EXERCISE PASSAGE ::
--------------------------------
Reichel-Dolmatoff was a member of the Colombian Academy of Sciences, and a Foreign Associate Member of the NAS National Academy of Sciences of the United States and he was also a member of the Academia Real Española de Ciencias. He was awarded the Thomas H. Huxley medal by the Royal Anthropological Institute of Great Britain and Ireland in 1975. Reichel-Dolmatoff was the single author of 40 books and of over 400 articles, all dedicated to the archeology and anthropology of Colombia and specifically highlighting the relevance of indigenous peoples of the past and present.

In 1983, Reichel-Dolmatoff was one of the founding members of the Third World Academy of Sciences (TWAS), which was created and headed by dr. Abdus Salam (Nobel Prize in Physics) with renowned scientists of the Third World who sought to focus differently on the issues of science and technology for the interests of the developing countries themselves.

=== International recognition ===
While living in Colombia for over half a century, Reichel-Dolmatoff provided his professional services to the national and departmental governments, and as university professor, researcher and author to public and private universities. In 1945 he founded in Santa Marta the Instituto Ethnologico Nacional del Magdalena and in the early 1950s he became professor of Medical Anthropology at the University of Cartagena. He occupied, amongst other positions, those of researcher and lecturer of the Instituto Etnologico Nacional and the Colombian Institute of Anthropology and he was Chair and professor of the Department of Anthropology of the Universidad de los Andes. He was visiting professor of the National Museum of Ethnology in Japan. Reichel-Dolmatoff participated in academic congresses and seminars and wrote conference papers in universities and international or national academic events in South America, North America and Central America as well as in Europe, Japan. In the field of archaeology, Reichel-Dolmatoff helped define the early archeological evidence of the Formative stage in Colombia, based on sites excavated which provided the then most ancient site in all the Americas where pottery had originated over 6,000 years ago, and this research was tied also to new interpretations of the meaning and connections of the cultural evolution of Colombia with other regions of the Americas. Reichel-Dolmatoff researched origins of early chiefdoms and explained the millenarian evolution of Amerindian cultures and their links to contemporary indigenous groups. His excavations focused mainly on living spaces and garbage heaps, where the archaeologist avoided exploring or excavating monumental sculptures, monumental architecture and indigenous burial sites. In the field of anthropology, Reichel-Dolmatoff focused on investigating and celebrating Colombia's ethnic and cultural diversity and especially of indigenous peoples. The scope and extent of his work and dedication to understanding, acknowledging and disseminating the importance and value of Colombia's contemporary indigenous peoples was significant.
--------------------------------
Repeat the passage on Reichel-Dolmatoff's career between "In 1983, Reichel-Dolmatoff" and "developing countries themselves.", inclusive. None of the items are required for this exercise.

LISTED ENTRIES ::
--------------------------------
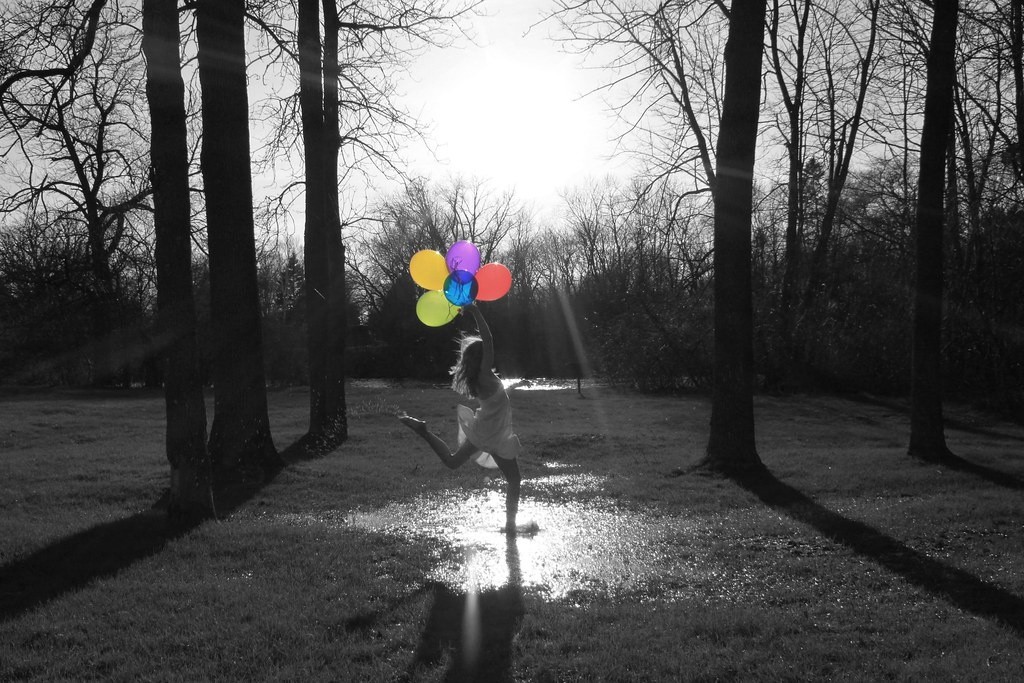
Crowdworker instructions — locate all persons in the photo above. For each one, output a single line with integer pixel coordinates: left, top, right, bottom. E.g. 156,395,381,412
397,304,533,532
--------------------------------
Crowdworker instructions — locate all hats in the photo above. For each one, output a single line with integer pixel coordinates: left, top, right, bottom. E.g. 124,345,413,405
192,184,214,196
--------------------------------
RESPONSE TO THE EXERCISE ::
In 1983, Reichel-Dolmatoff was one of the founding members of the Third World Academy of Sciences (TWAS), which was created and headed by dr. Abdus Salam (Nobel Prize in Physics) with renowned scientists of the Third World who sought to focus differently on the issues of science and technology for the interests of the developing countries themselves.